United States District Court, N.D. Iowa, Central Division

September 17, 2018

PATTY YOULL, Plaintiff,
v.
ESTHERVILLE, IA ASSISTED LIVING FACILITY, LLC, d/b/a WINDSOR MANOR; ESTHERVILLE STAFFING, LLC; FOSTER DEVELOPMENT, INC, d/b/a FOSTER SENIOR LIVING; SUSAN FOSTER; LYNNE POPP, Defendants.

          ORDER

          C. J. Williams United States District Judge

         This matter is before the Court on defendants' unresisted[1] Motion to Compel Arbitration Pursuant to the Federal Arbitration Act. (Doc. 2). In their motion, defendants specifically “request that this Court enter an order staying these proceedings and compelling Plaintiff to arbitrat[e] her Iowa and federal employment claims against the Defendants.” (Id., at 8). For the following reasons, defendants' motion is granted.

         I. BACKGROUND

         Plaintiff filed her amended state court petition on August 8, 2018, alleging violations of the Iowa Civil Rights Act and the federal Age Discrimination in Employment Act. (Doc. 5). On August 20, 2018, defendants timely removed the case to this Court. (Doc. 1).
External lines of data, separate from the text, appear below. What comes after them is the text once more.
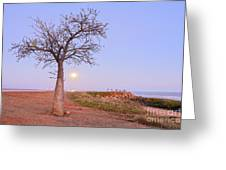Boab Tree And Moonrise At Broome Western Australia Greeting Card by Colin and Linda McKie
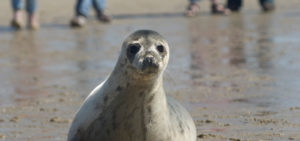 Zeehonden spotten op Terschelling - Westcord Hotels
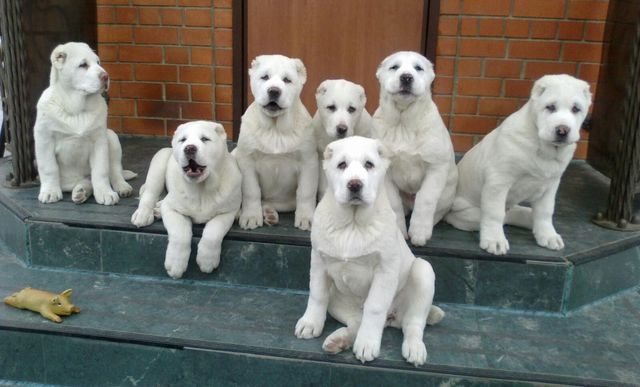 puppies of Alabai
In her state court petition, plaintiff alleges that plaintiff's employer and the employer's agents (collectively, “defendants”) discriminated against plaintiff based on her age and that plaintiff was terminated as a result of such discrimination. (Doc. 5 at 2-5).

         As part of her employment application, plaintiff signed a “Terms and Conditions of Employment” document, which contains an arbitration provision providing as follows:

I do agree that if employment dispute arises [sic] while you [sic] may be employed at Windsor Manor Assisted Living[, ] you [sic] agree to submit any such dispute arising out of your [sic] employment or the termination of your [sic] employment (including, but not limited to, claims of unlawful termination based on race, gender, age[, ] national origin, disability, breach of contract[, ] or any other bias prohibited by law) exclusively to binding arbitration under the Federal Arbitration Act, 9 U.S.C., Section 1. . . . This arbitration shall be the exclusive means of resolving any dispute arising out of your employment or termination from employment by Windsor Manor Assisted Living or you [sic], and no other action can be brought by employees in any court or any forum.

(Doc. 2-2, at 1 (emphasis in original)). The Court understands that plaintiff is willing to submit her claims to arbitration, on the condition that the instant case is stayed. (See Doc. 2, at 8).

         II. APPLICABLE LAW

         The Federal Arbitration Act (“the Act”) provides that “a written provision in . . . a contract evidencing a transaction involving commerce to settle by arbitration a controversy thereafter arising out of such contract or transaction . . . shall be valid, irrevocable, and enforceable, save upon such grounds as exist at law or in equity for the revocation of any contract.” 9 U.S.C. § 2 (2017). Thus, for the Act to govern an arbitration agreement in a contract, the contract must affect interstate commerce. Allied-Bruce Terminix Cos. v. Dobson, 513 U.S. 265, 273-74, 281 (1995). Further, if a contract is otherwise revocable, the arbitration provision may not mandate arbitration within the meaning of the Act. See generally Id. (explaining that states may invalidate contracts under general contract law principles and “may invalidate an arbitration clause ‘upon such grounds as exist at law or in equity for the revocation of any contract'” (quoting 9 U.S.C. § 2)).

         When a party to a contract involving an arbitration agreement falling within the scope of the Act petitions a court for enforcement of the arbitration agreement, the court must order “the parties to proceed to arbitration in accordance with the terms of the [arbitration] agreement.” 9 U.S.C. § 4. The court need only order as such if the court is satisfied that the making of the arbitration agreement or compliance with the arbitration agreement are not at issue. Id.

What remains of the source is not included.